### ARTICLE ###

= Vere Temple =

British artist

Vere Lucy Temple (8 February 1898 – 14 March 1980) was a British author and artist, best known for her illustrations of British wildlife. She had a particular interest in entomology.

==Life==
Vere Temple was born at Boreham Manor, two miles east of Warminster, Wiltshire to parents Grenville and Katherine Temple. Her father was a man of "private means". She showed an early aptitude for art, and her mother compiled an album of her drawings, the earliest of which was dated December 1901 and in which "it is possible to spot evidence of the extraordinary 'eye' which was in due course to blossom". From the 1920s, her work was exhibited in many leading galleries across the country, including the New Society of Artists in London. In 1932, Temple had her portrait painted by Sir Cedric Morris.

In 1939, she was living in a flat in Notting Hill, London. By the 1940s, Temple was living at Tollard Royal, Wiltshire. By 1947, Temple was a member of the Royal Entomological Society of London.

She died in 1980 in Ringwood, Hampshire. In 1981, an auction of her "studio collection of very fine botanical, entomological, domestic and wildlife drawings, watercolours and book illustrations" was sold in more than 180 lots by the auctioneers Lawrence's of Crewkerne.

Examples of her art are held in the collections of the British Council, Manchester City Gallery, the National Portrait Gallery and the Museum of New Zealand Te Papa Tongarewa.

###

**WHAT IS ASKED**
#1 Reproduce the Vere Temple article starting at "In 1939, she" and ending at "Society of London.", switching "Notting Hill" to "Kensington".
#2 Resume the article on Vere Temple after its last sentence.

### SUPPLIED ENTRIES ###

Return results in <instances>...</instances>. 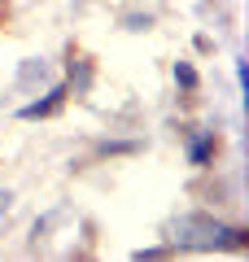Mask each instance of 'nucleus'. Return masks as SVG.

###
### SUPPLIED ENTRIES ###

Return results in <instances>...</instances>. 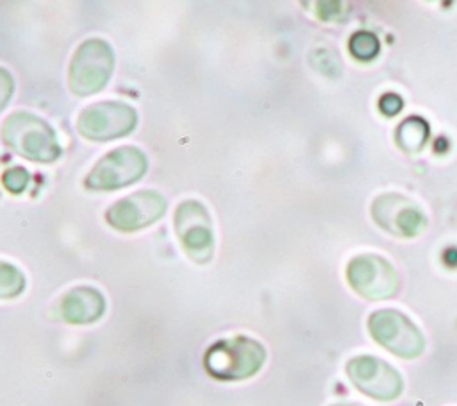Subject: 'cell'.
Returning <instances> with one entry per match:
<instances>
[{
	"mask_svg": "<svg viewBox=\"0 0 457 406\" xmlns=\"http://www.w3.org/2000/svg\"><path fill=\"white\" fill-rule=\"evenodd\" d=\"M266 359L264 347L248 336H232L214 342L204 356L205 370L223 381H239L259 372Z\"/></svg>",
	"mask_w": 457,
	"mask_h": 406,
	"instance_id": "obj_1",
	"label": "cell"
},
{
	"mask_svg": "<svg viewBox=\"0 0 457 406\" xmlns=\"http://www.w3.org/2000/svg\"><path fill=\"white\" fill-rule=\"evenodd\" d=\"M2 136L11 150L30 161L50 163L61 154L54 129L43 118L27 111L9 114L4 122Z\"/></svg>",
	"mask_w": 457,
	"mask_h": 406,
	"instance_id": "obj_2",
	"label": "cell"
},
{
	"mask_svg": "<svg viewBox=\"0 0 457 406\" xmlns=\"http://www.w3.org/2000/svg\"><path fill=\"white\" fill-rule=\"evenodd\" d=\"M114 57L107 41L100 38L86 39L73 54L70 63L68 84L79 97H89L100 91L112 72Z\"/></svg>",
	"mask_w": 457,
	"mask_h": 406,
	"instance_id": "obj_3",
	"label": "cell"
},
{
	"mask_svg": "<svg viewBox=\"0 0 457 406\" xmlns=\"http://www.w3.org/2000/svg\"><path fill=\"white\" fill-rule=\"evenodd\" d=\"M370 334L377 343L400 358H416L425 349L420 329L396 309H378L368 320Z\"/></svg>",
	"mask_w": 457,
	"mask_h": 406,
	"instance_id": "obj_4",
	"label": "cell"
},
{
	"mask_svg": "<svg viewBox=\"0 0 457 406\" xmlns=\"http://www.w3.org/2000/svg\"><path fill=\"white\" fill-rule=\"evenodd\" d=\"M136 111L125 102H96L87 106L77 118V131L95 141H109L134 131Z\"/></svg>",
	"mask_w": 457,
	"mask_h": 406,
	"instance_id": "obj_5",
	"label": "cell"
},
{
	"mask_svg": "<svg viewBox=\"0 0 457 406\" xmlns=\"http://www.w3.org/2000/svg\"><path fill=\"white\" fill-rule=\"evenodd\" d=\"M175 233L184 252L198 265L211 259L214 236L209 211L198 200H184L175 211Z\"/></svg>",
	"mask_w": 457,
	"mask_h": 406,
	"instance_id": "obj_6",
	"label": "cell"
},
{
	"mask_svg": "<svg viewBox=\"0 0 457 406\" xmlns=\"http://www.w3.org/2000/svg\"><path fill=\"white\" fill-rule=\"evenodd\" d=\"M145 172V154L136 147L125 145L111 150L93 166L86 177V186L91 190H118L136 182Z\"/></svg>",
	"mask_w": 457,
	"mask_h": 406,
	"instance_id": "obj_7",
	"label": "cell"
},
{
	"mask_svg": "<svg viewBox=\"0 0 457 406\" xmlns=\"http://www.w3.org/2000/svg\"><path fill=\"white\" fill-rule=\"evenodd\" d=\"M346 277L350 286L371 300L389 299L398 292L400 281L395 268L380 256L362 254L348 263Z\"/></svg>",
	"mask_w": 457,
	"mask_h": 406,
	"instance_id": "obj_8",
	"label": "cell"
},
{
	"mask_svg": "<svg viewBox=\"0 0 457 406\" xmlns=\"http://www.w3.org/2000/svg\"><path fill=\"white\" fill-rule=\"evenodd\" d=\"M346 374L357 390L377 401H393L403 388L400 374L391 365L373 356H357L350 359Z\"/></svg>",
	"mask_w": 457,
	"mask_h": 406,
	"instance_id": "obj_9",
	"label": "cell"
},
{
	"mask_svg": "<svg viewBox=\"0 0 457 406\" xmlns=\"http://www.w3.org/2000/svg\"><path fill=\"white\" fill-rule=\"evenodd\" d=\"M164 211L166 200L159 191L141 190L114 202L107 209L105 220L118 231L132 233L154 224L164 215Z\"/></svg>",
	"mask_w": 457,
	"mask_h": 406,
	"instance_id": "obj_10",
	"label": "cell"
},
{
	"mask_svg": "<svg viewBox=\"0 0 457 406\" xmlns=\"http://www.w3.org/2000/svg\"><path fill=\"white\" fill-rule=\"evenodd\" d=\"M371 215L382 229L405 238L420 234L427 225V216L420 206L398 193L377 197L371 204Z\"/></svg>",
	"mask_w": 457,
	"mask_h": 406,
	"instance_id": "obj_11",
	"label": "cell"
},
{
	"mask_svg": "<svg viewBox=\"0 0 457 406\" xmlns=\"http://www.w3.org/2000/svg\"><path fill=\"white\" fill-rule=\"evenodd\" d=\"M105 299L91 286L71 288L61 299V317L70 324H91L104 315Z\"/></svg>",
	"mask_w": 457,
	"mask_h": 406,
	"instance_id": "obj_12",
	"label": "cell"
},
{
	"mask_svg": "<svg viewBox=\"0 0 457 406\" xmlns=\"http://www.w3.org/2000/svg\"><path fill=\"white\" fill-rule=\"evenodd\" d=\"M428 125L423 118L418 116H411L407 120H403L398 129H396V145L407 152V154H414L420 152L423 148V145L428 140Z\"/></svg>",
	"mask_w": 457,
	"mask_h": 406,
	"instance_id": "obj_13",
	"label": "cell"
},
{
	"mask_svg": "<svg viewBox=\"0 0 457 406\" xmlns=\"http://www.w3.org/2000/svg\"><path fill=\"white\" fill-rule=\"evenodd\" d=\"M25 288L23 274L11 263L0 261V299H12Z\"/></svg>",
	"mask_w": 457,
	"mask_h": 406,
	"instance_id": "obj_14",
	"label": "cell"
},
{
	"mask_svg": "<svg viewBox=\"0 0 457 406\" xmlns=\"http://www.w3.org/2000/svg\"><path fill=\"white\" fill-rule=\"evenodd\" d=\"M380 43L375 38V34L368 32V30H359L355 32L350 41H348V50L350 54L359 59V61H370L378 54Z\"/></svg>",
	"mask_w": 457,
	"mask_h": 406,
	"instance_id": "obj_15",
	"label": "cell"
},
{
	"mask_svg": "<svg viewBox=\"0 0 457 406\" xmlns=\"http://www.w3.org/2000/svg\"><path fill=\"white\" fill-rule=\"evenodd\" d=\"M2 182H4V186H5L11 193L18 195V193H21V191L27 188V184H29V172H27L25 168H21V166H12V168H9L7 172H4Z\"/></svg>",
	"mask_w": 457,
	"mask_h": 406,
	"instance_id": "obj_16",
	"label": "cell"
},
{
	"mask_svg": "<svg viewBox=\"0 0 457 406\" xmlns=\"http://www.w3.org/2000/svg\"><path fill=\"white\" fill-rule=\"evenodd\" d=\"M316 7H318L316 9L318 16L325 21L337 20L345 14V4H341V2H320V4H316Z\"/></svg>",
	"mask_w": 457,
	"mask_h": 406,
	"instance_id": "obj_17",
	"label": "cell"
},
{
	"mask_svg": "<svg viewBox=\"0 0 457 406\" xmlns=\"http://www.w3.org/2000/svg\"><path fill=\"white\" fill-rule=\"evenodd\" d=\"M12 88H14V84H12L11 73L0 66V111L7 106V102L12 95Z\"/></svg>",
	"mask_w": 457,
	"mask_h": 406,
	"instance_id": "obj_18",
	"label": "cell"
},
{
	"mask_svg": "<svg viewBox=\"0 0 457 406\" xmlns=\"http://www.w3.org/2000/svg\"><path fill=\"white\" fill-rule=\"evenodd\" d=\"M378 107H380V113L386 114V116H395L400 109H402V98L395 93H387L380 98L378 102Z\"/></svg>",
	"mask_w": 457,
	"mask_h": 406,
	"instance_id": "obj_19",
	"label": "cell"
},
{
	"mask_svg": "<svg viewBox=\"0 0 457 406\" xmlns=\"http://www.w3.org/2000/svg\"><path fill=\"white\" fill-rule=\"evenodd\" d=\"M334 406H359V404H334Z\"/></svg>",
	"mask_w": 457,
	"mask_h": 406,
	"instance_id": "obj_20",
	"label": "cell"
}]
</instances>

###

**TASK-BY-TASK ANSWERS**
#1
In 1939, she was living in a flat in Kensington, London. By the 1940s, Temple was living at Tollard Royal, Wiltshire. By 1947, Temple was a member of the Royal Entomological Society of London.

#2
==Books by Vere Temple==
- An Artist Goes to the Dogs (1937)
- Baby Animals on the Farm, and How to Draw Them (1941)
- How to Draw Wild Flowers (1942) London: Studio Publications
- Butterflies and Moths in Britain (1945) London: B. T. Batsford
- Flowers and Butterflies (1946) London; New York: The Studio, "How To Do It" Series, no. 33
- British Butterflies (1949) London: Collins, "Britain in Pictures" Series
- How to Draw Pond Life (1956) London: Studio Publications

==Illustrating others' works==
- Hedgerow Tales by Enid Blyton (1935)
- Hutchinson's Dog Encyclopaedia (1935)
- Insect Life in Britain by Geoffrey Taylor (1945)
- British Garden Flowers by George M. Taylor (1946)
- Some British Beetles by Geoffrey Taylor (1948)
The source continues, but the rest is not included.